Bis dan 100 rupiah

Tiba tiba bapak mengunjungiku untuk tau kabarku, tapi tidak sekalipun kutanyakan arti yang sebenarnya, lalu ketika hendak pulang, bapak menceritakan kepada seseorang bahwa uang yang ia miliki hanya dua ribuan. lalu ketika hendak berpamitan dihalte, aku menyelipkan uang seratus ribu ditasku ke dompet bapak.

bapak yang pergi atau pulang aku ikuti, menaiki bis yang sama. Lalu aku diturunkan kesebuah jalan tikungan dan aku tidak tau bapak pergi kemana, aku tersesat. Aku melewati perumahan dengan kali dikamarnya, pasir – pasir yang sedang di tumpuk dan kulewati ambles, aku mencari jalan pulang.

Aku tau aku tersesat sangat jauh dari rumah, ketika kemarin aku bermimpi hal hitam. ketika aku harus tidur aku sangat ketakutan pada kematian, membuat telapak kakiku dingin dan anyep berhari-hari, pertanda buruk yang harus aku terima. Mimpi – Mimpi yang sangat menyeramkan, mayit hitam dan kulit melepuh, dia tetanggaku, serta orang-orang yang memandikanya terkena kulit melepuhnya, aku sangat takut.
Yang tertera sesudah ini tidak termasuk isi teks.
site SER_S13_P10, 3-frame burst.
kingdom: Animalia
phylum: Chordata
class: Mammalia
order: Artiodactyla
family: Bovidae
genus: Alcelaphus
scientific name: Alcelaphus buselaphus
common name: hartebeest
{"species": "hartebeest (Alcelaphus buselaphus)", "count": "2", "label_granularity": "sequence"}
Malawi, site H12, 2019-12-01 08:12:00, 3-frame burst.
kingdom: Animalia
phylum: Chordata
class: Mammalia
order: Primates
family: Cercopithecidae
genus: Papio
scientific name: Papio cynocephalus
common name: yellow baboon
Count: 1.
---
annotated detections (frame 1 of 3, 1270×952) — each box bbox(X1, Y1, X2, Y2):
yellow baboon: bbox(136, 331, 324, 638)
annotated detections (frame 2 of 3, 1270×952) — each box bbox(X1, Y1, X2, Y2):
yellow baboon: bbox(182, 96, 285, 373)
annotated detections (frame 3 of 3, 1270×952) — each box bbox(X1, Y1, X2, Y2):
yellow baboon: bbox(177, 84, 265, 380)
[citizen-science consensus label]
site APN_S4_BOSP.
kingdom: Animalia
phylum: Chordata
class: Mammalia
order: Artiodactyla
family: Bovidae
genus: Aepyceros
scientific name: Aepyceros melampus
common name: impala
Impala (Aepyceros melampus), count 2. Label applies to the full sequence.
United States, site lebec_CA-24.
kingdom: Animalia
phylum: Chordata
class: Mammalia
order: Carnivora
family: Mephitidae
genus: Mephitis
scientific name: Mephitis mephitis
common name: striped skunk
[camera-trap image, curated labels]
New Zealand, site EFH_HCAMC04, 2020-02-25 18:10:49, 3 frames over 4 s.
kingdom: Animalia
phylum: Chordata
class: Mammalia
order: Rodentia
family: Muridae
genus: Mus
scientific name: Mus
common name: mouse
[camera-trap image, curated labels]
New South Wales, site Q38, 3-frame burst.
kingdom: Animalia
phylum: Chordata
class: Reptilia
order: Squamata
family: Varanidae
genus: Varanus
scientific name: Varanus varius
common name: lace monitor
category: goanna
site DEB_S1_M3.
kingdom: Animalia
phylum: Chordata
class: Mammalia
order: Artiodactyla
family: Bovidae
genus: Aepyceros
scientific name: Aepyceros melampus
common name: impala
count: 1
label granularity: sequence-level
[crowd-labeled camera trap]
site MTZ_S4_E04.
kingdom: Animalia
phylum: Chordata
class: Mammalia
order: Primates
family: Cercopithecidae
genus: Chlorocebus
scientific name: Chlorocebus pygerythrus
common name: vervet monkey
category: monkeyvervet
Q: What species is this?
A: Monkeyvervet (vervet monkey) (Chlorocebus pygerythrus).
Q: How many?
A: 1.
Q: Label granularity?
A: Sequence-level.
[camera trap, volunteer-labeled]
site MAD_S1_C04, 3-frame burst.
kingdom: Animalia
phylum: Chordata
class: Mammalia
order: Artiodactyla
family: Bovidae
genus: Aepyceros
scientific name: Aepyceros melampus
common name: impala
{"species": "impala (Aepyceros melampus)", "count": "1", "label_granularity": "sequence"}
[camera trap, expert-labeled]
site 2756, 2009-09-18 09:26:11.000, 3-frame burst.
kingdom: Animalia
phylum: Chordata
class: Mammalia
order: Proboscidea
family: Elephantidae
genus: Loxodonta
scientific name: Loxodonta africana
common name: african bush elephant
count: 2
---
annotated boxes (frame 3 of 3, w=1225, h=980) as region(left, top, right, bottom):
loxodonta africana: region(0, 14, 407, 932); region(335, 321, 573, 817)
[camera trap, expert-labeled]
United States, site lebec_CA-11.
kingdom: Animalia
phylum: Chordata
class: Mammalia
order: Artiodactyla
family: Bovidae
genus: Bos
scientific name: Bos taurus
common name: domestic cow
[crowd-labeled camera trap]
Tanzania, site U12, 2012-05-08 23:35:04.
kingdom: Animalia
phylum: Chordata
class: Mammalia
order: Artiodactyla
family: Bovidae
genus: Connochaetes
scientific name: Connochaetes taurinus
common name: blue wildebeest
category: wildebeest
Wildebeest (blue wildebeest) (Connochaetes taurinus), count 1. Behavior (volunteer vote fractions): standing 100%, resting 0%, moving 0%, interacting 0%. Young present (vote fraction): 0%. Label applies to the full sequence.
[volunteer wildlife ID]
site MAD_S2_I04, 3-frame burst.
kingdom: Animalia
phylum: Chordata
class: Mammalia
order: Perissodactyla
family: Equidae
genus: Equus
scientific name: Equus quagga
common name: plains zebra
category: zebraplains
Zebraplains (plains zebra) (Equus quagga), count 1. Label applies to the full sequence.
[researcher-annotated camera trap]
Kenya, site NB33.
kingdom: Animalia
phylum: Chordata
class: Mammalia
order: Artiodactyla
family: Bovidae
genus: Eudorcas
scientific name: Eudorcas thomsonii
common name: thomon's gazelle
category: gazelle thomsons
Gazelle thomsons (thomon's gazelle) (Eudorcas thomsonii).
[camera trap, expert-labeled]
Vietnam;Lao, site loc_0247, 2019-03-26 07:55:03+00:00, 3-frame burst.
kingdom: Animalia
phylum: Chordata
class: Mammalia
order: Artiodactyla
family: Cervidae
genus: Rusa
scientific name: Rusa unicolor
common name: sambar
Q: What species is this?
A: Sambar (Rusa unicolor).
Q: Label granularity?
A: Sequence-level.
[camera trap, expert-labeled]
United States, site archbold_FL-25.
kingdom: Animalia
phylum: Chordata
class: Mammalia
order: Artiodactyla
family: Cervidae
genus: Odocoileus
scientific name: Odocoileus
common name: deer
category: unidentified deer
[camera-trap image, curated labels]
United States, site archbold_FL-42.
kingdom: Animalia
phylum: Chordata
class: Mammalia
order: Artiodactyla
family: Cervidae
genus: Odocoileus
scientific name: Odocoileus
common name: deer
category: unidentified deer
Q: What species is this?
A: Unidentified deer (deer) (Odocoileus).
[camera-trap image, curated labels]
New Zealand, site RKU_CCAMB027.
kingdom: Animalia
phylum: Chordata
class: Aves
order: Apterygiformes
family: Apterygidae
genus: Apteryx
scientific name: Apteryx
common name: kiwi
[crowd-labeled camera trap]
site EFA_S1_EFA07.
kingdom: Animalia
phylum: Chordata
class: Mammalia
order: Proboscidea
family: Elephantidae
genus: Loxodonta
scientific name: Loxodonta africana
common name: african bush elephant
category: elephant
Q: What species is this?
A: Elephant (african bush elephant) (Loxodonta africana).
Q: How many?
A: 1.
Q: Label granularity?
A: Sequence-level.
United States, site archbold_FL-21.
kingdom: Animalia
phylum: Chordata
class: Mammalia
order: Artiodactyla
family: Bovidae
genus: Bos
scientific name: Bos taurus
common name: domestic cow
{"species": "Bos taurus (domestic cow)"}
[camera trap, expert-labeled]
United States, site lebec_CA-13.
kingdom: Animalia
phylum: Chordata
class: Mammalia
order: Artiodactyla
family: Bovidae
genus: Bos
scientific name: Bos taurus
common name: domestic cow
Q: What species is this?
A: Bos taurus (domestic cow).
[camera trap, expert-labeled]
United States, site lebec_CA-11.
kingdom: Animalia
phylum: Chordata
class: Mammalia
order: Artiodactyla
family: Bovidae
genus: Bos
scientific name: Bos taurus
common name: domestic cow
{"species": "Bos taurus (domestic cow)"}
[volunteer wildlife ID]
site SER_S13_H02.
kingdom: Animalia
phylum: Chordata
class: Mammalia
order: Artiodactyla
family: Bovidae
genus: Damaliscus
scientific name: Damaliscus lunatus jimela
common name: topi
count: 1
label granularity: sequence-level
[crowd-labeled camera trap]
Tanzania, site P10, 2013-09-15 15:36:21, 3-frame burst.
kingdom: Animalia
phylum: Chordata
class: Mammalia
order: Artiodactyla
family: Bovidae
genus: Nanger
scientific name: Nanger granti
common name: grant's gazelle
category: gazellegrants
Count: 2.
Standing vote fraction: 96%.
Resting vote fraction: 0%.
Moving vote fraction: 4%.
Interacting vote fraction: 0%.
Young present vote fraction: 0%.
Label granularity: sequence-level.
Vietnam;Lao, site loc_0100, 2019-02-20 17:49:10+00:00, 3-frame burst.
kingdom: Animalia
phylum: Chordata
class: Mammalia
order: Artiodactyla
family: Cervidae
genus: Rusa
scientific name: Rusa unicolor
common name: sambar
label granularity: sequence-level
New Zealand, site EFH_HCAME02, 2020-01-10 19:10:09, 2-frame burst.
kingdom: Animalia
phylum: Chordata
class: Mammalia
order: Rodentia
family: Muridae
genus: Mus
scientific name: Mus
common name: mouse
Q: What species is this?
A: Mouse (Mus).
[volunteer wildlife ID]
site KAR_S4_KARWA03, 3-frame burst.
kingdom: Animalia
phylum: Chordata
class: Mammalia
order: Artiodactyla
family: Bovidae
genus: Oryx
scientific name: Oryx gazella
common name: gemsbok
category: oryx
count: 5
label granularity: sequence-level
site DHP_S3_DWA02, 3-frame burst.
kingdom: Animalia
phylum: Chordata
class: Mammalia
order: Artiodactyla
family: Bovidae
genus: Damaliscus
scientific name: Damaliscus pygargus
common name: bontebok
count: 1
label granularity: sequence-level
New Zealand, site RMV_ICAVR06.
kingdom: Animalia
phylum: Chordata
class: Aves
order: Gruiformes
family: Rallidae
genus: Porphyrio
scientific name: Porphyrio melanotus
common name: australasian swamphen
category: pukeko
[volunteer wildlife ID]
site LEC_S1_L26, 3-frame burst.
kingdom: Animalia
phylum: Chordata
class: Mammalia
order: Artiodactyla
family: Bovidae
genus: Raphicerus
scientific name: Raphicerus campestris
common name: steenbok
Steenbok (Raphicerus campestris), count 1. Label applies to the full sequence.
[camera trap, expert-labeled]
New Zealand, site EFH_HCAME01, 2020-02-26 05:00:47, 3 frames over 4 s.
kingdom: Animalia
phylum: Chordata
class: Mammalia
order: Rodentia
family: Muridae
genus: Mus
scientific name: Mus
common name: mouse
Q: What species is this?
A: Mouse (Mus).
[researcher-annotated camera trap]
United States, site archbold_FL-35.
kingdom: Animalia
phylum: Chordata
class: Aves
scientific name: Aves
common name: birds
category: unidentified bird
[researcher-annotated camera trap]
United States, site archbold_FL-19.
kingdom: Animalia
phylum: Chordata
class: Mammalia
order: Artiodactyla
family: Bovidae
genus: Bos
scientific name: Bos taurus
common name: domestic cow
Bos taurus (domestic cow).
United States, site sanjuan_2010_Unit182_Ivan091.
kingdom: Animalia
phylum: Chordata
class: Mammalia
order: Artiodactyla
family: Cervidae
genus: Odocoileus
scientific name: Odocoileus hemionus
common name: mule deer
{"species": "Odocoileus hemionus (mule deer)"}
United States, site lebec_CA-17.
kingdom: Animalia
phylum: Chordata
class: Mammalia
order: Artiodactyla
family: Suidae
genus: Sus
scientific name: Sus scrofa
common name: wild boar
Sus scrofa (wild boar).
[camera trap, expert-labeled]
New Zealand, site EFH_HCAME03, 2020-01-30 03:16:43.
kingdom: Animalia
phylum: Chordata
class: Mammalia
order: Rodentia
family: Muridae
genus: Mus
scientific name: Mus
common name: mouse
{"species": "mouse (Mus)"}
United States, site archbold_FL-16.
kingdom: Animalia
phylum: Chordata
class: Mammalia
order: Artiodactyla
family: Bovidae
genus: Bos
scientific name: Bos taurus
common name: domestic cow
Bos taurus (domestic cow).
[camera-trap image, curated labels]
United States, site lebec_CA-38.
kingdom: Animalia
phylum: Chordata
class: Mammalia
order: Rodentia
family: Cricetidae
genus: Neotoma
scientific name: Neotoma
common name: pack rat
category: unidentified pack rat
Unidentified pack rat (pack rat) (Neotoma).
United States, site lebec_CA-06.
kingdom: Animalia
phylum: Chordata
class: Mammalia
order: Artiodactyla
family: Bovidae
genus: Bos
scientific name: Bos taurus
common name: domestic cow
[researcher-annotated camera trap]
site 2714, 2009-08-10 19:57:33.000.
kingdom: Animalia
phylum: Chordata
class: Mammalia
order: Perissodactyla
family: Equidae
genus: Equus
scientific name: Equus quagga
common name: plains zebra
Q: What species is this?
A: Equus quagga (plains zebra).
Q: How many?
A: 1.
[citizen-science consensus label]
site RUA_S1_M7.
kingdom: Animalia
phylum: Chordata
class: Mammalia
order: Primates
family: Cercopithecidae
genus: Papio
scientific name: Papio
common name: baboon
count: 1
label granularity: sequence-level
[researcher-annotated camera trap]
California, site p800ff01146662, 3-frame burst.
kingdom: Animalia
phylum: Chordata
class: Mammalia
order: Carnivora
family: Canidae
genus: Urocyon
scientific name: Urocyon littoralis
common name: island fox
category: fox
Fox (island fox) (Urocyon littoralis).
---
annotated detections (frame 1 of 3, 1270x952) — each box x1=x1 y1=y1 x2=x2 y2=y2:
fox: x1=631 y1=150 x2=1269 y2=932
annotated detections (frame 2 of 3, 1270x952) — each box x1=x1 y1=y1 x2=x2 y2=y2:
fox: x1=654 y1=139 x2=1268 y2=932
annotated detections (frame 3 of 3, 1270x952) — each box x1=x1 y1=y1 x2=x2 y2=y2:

Lalu pada sore, tepatnya saat magrib, semua ayam jantan berkokok, dan ibu memanggilku, menurutnya akan ada malapetaka besar jatuh keseorang gadis yang belum menikah, dan tubuhku bergetar. Selepas ashar tubuhku lunglai, badanku melemah selama berhari-hari. Aku menelan vitamin berpil-pil setiap saat. Aku takut ketika pergi kekamar mandi aku seperti diikuti bayangan hitam yang seperti mau menenggelamkanku ketanah dan aku sebelumnya terjatuh pingsan tidak sadar, isi perutku tumpah. Aku menangis ternyata aku baru sadar, tidak ada yang bisa menemaniku, aku benar benar ditempat yang sangat asing, kecilku aku bisa memeluk bapak, memeluk mamak. Tapi akuĀ  yang tiada. Sesal tiada henti, karena Tuhan selalu mencintaiku yang rendah ini, aku semakin tidak bisa memaafkan diriku yang tidak pernah bersyukur.

tapi siapa yang akan pulang terlebih dulu? aku atau bapak?